* _Your goal_: Range to copy from the entries below: the line containing "MOOC Hashtag" through the line containing "Solo 174 Concord Olhausen Pool Table 45", inclusive. Retype only those lines, exactly, without any images.

* _Dataset_:
- Opening Delimiter -

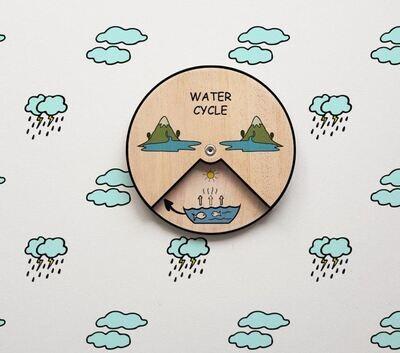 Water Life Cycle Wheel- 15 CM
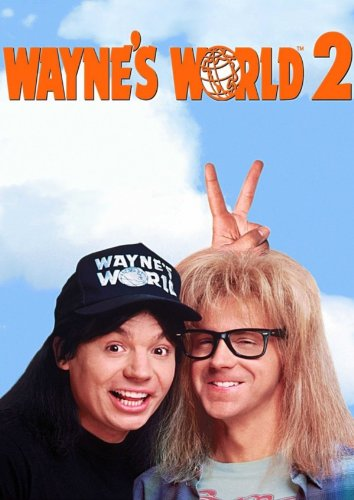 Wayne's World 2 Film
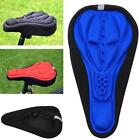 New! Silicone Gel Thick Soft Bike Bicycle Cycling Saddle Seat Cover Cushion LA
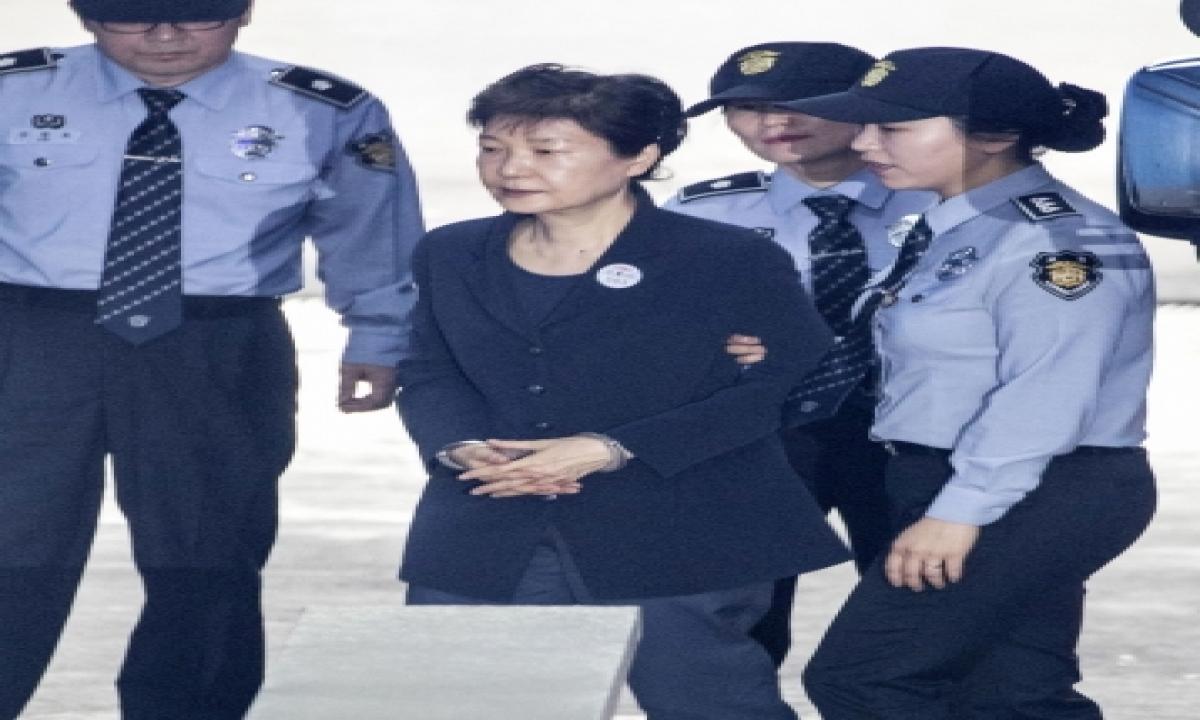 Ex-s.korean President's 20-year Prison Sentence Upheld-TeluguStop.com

- Closing Delimiter -
- Opening Delimiter -

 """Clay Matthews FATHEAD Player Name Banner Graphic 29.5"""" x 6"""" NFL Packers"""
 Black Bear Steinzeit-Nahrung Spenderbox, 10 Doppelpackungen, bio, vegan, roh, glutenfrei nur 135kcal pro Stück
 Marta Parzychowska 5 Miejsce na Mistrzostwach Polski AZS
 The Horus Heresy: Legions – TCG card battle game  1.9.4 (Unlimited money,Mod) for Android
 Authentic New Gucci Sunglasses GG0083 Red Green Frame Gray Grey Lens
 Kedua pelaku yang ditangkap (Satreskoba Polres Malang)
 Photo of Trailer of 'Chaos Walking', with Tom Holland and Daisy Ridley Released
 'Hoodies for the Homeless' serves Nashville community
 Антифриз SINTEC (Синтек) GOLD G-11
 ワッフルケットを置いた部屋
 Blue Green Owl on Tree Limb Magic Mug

- Closing Delimiter -
- Opening Delimiter -

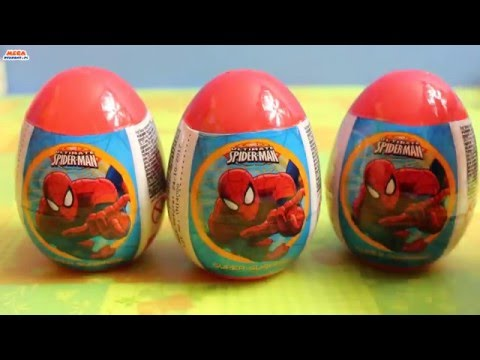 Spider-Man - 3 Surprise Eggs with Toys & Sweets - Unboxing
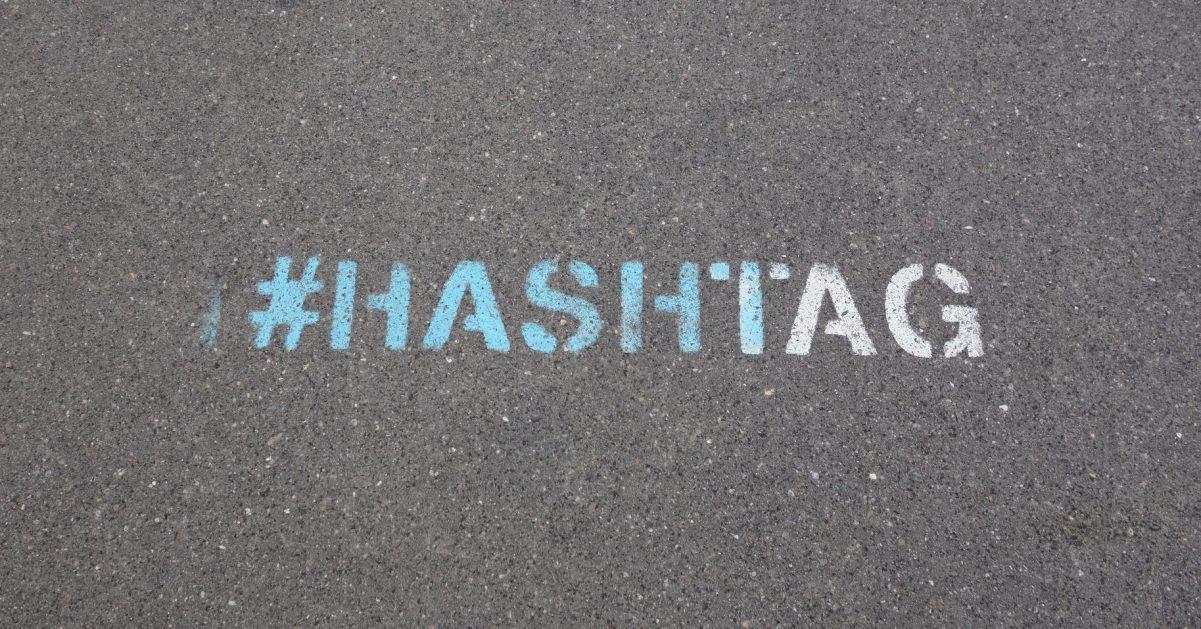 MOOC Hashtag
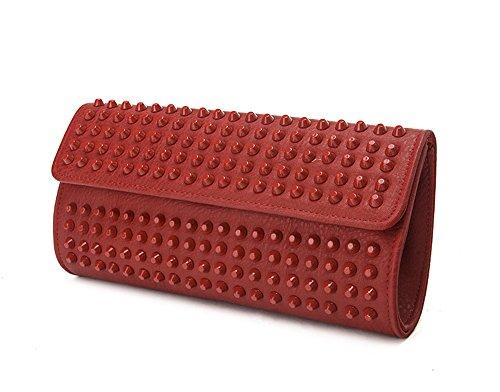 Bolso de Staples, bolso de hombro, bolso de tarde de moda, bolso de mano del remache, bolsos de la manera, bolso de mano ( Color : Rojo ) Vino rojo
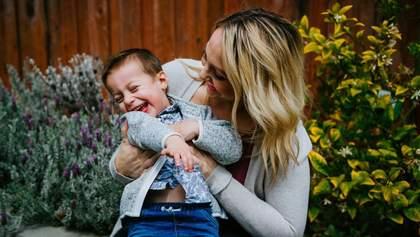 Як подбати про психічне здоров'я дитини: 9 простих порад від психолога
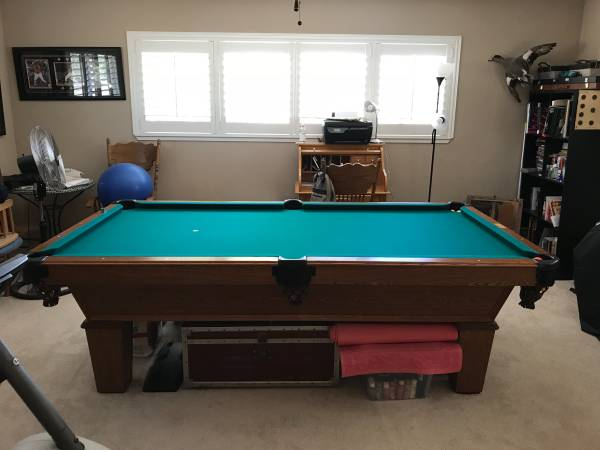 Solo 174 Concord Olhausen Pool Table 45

- Closing Delimiter -

* _Result_:
 MOOC Hashtag
 Bolso de Staples, bolso de hombro, bolso de tarde de moda, bolso de mano del remache, bolsos de la manera, bolso de mano ( Color : Rojo ) Vino rojo
 Як подбати про психічне здоров'я дитини: 9 простих порад від психолога
 Solo 174 Concord Olhausen Pool Table 45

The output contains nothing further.